French director Leos Carax's first English language feature Annette is a very strange film, a musical with songs by Sparks, starring Adam Driver and Marion Cotillard. There's murder and a singing puppet baby and Driver playing a very odd sort of a standup comic who performs in a green bathrobe. It felt to me like a slightly more successful and fully realized version of Charlie Kaufman's most indulgent movies like Synecdoche, New York, I didn't love it but I liked it. 

c) Vacation Friends
Vacation Friends doesn't sound like a real movie title, it sounds like one of those movies the characters in Seinfeld go see. It's a pretty good old-fashioned studio comedy, though, John Cena and Lil Rel have a good John Candy-and-Steve Martin chemistry going as an unpredictable goofball and his uptight foil, and it's cool to see Meredith Hagner from "Search Party" with a big feature role. That said, the first 1/3rd of the movie that actually took place on the vacation was the best part, it kinda went downhill from there. One of the weird revelations of Vacation Friends, however, is that when you put normal middle-aged guy hair on John Cena, he looks, to paraphrase another Cena movie, like Dominic West ate Dominic West. 

d) Cruella
Doing a Cruella de Vil origin story movie seemed like a bad idea to begin with and everything I'd heard about it was pretty discouraging. But perhaps I just managed to set my expectations so low that there was nowhere to go but up, because I found it moderately charming. To make your star an American faking an English accent, and have her offscreen narrating for the entire first 15 minutes, is a particularly risky choice, but Emma Stone managed to carry this movie even though it didn't deserve her. 

e) The Witcher: Nightmare of the Wolf
Netflix did an animated spinoff movie of "The Witcher" in the style of their other violent 'adult anime' shows like "Castlevania," and it was very good, wouldn't mind a whole series or more movies in this vein. 

Coming of age in the '90s, I loved those Scary Stories To Tell In The Dark books, especially Stephen Gammell's incredibly creepy charcoal illustrations.
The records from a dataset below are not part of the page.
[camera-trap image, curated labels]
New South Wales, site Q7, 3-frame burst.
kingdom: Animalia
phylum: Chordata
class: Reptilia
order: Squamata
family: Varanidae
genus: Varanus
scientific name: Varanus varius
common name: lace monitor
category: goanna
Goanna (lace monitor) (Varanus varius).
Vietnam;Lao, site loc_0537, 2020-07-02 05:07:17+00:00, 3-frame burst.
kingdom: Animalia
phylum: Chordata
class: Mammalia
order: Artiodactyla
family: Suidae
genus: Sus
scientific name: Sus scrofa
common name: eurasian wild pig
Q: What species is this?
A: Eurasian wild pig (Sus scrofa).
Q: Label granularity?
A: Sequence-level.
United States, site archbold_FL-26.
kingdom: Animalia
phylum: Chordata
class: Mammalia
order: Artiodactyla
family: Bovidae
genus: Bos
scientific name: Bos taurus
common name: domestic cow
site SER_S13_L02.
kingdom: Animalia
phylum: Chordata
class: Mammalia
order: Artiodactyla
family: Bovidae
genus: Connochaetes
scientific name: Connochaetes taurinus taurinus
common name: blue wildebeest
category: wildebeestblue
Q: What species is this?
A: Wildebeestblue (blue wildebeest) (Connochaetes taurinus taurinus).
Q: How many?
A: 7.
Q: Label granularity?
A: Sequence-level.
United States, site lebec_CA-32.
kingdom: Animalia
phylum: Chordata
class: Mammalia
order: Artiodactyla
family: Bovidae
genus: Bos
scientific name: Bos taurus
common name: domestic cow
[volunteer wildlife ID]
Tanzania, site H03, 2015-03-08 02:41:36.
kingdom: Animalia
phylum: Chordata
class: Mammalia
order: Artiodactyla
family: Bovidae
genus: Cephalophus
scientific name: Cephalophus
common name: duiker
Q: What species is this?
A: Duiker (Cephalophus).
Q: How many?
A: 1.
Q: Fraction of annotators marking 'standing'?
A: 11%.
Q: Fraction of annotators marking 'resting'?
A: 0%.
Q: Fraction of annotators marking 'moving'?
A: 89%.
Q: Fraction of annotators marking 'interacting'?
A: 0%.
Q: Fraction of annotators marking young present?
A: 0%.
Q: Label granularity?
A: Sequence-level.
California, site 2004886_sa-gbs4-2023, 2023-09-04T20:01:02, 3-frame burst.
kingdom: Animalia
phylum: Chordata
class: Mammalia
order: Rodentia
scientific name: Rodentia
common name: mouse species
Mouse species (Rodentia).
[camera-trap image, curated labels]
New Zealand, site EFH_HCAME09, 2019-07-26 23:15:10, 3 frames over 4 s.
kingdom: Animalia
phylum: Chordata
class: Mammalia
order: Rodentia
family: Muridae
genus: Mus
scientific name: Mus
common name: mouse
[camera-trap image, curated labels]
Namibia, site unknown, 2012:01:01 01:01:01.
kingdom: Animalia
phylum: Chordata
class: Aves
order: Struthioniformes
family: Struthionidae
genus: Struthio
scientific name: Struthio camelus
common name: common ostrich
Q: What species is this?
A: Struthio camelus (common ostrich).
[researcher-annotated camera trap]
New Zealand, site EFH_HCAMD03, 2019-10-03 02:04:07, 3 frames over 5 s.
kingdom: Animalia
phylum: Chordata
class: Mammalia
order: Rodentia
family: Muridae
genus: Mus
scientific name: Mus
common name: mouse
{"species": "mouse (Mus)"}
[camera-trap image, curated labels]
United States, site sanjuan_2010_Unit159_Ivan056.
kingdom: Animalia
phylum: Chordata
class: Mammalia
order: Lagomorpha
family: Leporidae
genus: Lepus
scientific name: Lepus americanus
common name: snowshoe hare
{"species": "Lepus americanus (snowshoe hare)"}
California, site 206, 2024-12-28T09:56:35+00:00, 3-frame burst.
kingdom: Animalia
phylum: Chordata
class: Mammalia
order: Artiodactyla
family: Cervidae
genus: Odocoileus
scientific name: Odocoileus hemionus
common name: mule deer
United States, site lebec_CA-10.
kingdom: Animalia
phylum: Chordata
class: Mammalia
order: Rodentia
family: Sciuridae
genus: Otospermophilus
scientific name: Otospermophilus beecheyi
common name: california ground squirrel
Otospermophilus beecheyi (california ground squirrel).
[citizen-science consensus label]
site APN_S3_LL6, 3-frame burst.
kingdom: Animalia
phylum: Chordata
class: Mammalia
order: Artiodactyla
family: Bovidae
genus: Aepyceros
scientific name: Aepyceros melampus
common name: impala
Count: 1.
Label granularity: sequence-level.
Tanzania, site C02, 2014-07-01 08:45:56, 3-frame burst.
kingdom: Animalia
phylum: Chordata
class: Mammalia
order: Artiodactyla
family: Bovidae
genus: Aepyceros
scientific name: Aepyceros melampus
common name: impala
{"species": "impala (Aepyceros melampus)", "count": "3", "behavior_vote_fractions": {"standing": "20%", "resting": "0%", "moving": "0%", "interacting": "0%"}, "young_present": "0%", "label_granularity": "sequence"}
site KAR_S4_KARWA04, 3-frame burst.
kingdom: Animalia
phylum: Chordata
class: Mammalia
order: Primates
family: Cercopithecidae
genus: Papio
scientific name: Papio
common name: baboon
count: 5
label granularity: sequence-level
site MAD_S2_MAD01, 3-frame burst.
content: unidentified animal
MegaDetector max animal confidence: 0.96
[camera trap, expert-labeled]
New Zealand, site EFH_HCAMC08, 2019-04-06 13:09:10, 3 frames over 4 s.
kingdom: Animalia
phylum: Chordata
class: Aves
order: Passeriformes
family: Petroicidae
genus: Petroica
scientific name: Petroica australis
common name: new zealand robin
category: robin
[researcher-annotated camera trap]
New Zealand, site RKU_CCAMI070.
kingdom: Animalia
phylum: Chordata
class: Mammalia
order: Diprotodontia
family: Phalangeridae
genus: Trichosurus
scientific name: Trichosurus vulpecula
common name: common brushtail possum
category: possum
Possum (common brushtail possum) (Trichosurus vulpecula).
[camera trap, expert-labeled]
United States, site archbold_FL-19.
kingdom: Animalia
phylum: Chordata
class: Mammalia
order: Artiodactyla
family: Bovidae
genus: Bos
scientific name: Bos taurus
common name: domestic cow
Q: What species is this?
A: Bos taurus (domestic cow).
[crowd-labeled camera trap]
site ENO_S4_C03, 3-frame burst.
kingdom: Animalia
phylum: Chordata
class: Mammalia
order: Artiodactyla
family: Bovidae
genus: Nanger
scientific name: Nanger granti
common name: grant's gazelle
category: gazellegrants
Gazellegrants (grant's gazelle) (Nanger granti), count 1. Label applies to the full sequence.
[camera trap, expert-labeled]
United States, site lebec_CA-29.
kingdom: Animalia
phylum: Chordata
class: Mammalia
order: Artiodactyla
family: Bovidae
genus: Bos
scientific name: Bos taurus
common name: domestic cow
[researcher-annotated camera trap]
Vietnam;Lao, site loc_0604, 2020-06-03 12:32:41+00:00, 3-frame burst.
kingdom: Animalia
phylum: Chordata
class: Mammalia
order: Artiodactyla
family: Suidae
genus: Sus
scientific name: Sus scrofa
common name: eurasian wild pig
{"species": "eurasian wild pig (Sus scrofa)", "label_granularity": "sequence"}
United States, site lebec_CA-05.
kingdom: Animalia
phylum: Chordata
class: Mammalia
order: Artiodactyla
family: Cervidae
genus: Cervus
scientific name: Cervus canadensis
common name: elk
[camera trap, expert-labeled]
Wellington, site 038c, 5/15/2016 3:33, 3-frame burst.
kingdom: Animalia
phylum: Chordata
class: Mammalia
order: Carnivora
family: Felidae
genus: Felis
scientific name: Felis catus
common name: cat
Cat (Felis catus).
So I was pretty excited to hear that a film adaptation produced and co-written by Guillermo del Toro was on the way, although it took me a couple years to finally watch it. And I was pretty happy with it, the decision to not do an anthology film and sort of string together several of the original stories within a linked narrative worked out well. But I don't think I'll have any nightmares about it, maybe just because I've aged out of the target demographic. 

g) Suburban Gothic
This low budget horror comedy from 2014 was not particularly good, but Kat Dennings and Ray Wise are in it, and there's a funny John Waters cameo, so I thought it was a decent little waste of time.